On 5 December 2012 13:04, Matthew Brush mbrush@codebrainz.ca wrote:
On 12-12-04 06:00 AM, Nick Treleaven wrote:
On 03/12/2012 21:48, Matthew Brush wrote:
On 12-12-03 09:05 AM, Nick Treleaven wrote: On 03/12/2012 14:18, Colomban Wendling wrote:
Le 03/12/2012 14:35, Nick Treleaven a écrit :
[...] One problem I noticed with my document-messages branch is that it treats all notifications the same, be it important disk-change events or from other parts of the code (or eventually plugins maybe). From trial and error, I believe the best approach for this is to have a special top-most notification place where important messages can go, and when one of those is posted, it's stock-id overrides any of the normal notification's stock-id in the tab "close" button. Here's an ASCII digram of the widget layout inside the notebook page:
I'm now having serious doubts about whether this complexity is worth it. I really have no issues personally with the current modal dialogs. Modal dialogs are a good fit for important information that needs immediate consideration, like potential data loss.
This extra complexity doesn't seem to provide much benefit over the status quo IMO.
IMO, it has a huge benefit. My #1 pet peeve with Geany is the modal dialogs on file-change. However we do it, I *really* think we need to get rid modal dialogs for file notifications on tab change and it also seems like an ideal opportunity to start using the existing file monitoring code.

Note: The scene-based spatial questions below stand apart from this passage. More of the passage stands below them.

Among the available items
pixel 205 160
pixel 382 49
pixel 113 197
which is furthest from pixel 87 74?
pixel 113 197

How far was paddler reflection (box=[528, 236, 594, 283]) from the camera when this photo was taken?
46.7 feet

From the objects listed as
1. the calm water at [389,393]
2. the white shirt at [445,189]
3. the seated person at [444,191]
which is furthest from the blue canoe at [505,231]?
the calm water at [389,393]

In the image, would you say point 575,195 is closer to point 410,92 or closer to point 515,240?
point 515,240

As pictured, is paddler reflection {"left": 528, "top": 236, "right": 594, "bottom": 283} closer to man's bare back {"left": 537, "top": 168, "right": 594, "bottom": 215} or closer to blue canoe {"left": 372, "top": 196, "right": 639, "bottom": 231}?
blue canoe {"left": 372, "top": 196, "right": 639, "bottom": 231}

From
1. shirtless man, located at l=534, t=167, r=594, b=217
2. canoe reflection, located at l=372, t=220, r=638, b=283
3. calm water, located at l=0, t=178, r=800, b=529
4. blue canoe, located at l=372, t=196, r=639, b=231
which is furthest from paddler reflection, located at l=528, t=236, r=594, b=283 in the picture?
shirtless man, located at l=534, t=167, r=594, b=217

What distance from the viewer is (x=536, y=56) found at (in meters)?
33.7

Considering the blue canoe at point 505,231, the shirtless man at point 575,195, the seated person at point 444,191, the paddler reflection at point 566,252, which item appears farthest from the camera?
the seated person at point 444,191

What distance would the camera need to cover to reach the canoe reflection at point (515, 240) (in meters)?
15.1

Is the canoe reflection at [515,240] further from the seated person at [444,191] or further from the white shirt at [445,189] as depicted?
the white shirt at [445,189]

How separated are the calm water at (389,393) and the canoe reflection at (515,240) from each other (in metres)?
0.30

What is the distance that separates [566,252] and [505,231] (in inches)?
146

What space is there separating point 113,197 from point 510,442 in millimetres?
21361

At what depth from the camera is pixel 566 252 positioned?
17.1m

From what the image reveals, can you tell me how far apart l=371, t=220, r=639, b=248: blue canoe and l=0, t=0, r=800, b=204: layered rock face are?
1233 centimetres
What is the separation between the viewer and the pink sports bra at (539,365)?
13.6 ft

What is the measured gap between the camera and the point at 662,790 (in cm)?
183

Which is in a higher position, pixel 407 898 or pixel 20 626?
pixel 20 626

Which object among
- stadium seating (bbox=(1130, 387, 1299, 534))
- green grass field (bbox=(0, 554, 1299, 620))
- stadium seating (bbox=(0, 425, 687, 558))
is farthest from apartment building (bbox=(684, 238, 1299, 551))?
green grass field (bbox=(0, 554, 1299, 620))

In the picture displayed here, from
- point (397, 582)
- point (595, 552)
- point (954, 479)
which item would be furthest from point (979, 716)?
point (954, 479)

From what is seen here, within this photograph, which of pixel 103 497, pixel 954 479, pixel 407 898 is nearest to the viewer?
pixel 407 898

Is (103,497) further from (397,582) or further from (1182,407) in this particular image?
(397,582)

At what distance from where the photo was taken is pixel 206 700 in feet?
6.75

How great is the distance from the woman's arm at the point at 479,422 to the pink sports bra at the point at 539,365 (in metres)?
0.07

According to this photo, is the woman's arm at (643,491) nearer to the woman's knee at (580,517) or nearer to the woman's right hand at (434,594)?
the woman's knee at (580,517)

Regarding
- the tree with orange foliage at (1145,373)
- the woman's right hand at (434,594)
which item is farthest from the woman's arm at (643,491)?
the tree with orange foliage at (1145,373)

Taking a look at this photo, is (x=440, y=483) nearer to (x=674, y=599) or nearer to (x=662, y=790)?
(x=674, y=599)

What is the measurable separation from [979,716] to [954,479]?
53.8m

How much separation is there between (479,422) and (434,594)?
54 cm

Agree that this is a PITA. Since there is a solution available, why not improve the user experience?
I'm open to less complex solutions to this end, although I don't actually agree that the proposed ideas are "too" complex for the ground they actually cover.
Instead of trying to solve the whole thing now (which is where the complexity is), maybe we should just do the file-changed notification initially in a simple way. We can easliy migrate other notifications over time where they are suitable for non-modal/non-interrupt notification of the user, and then consider things like priorities etc if we actually find that multiple notifications are occurring. And notifications that are not appropriate can be left modal.
Also, as I discussed a bit on IRC (without much success though
:D), I'm
not completely sure if the "dismiss" button (we agreed this probably wasn't the best name for it BTW) is useful: I personally don't really see why somebody would like to hide the warning while not making a decision on what to do with the file. Though, that's no big deal.
Agree, we probably shouldn't allow 'Dismiss'.
BTW what I meant here was not allowing removal of the message, whatever it's called, so forcing a response.
The whole point of using infobar is to not force the user to respond :)
It's almost exactly like the "Cancel" button on the current modal dialogs, with the exception that using the infobar you can still operate on the buffer in the remaining screen-estate below the infobar without having pressed it. It just means "OK, thanks for letting me know, go away now".
Thomas also mentioned on IRC that Gedit makes a document "read-only" when it detects disk-changes, which seems like a completely sane and safe thing to do, although potentially also annoying. Do we want to do this as well, in addition to the stuff being discussed above?
Might be good, except when the document has modifications already.
And it also forces the user to respond immediately, whichis what we want to avoid.